Fig. 86.
The clicks for maintaining powers should not be short, and the planting should be done so that lines drawn from the barrel center to the click points and from the click centers to the points, will form an obtuse angle, like B, [Fig. 86], giving a tendency for the ratchet tooth to draw the click towards the barrel center. The clicks should be nicely formed, hardened and tempered and polished all over with emery. Long, thin springs will be needed to keep the winding clicks up to the ratchet teeth. The ratchet wheel must run freely on the barrel arbor, being carried round by the clicks while the clock is going, and standing still while the weight is being wound up. It is retained at this time by a long detent click mounted on an arbor having its pivots fitted to holes in the clock frame. The same remark as to planting applies to this click as well as the others, and to all clicks having similar objects; but as this click has its own weight to cause it to fall no spring is required. To prevent it lying heavily on the wheel, causing wear, friction and a diminution of driving power, it is as well to have it made light. There is no absolute utility in fixing the click to its collet with screws, but if done, it can be taken off to be polished, and the appearance will be more workmanlike. This click should have its point hardened and tempered, as there is considerable wear on it.
Fig. 87.
If the great wheel has spokes the best form for the two springs for keeping the train going whilst being wound is that of the letter U, as shown to the left of [Fig. 84], one end enlarged for the screw and steady pin and the blade tapering all along towards the end which is free. The springs may be made straight and bent to the form while soft, then hardened and tempered to a full blue. They are best when as large as the space between two arms of the main wheel will allow. When screwed on the large ratchet the backs of both should bear exactly against the respective arms of the mainwheel, and a pair of pins is put in the ratchet, so that any opposite pair of the mainwheel arms may rest upon them when the springs are set up by the clock weight. The strength of the springs can be adjusted by trial, reducing them till the weight of the clock sets them up easily to the banking pins.

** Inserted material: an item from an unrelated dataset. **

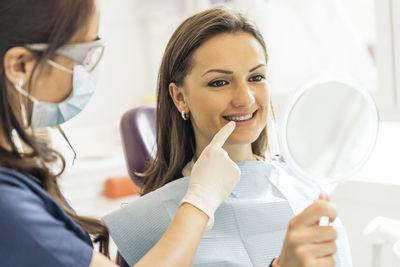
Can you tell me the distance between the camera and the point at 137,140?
1.54m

There are two methods of keeping the loose wheels against the end of the barrel, while allowing them to turn freely during winding; one is a sliding plate with a keyhole slot, [Fig. 87], to slip in a groove on the arbor, as is generally adopted in such house clocks as have fuzees, as well as on the barrels of old-fashioned weight clocks; the other is a collet exactly the same as on watch fuzees. They are both sufficiently effective, but perhaps the latter is the best of the two, because the collet may be fitted on the arbor with a pipe, and being turned true on the broad inside face, gives a larger and steadier surface for the mainwheel to work against, whereas the former only has a small bearing on the shoulder of the small groove in the arbor, which fitting is liable to wear and allow the main and the other loose wheel to wobble sideways, displacing the contact with the detent click and causing the mainwheel to touch the collet of the center wheel if very near together; so, on the whole, a collet, as on a watch fuzee, seems the better arrangement, where there is plenty of room for it on the arbor.
There is an older form of maintaining power which is sometimes met with in tower clocks and which is sometimes imitated on a small scale by jewelers who are using a cheap regulator and wish to add a maintaining power where there is no room between the barrel and plates for the ratchets and great wheel.
The maintaining power, [Fig. 88], consists of a shaft, A, a straight lever, B, a segment of a pinion, C, a curved, double lever, D, a weight, E. The shaft, A, slides endwise to engage the teeth of the pinion segment with the teeth of the great wheel. No. 2, the straight lever has a handle at both ends to assist in throwing the pinion out or in and a shield at the outer end to cover the end of the winding shaft, No. 3, when the key is not on it.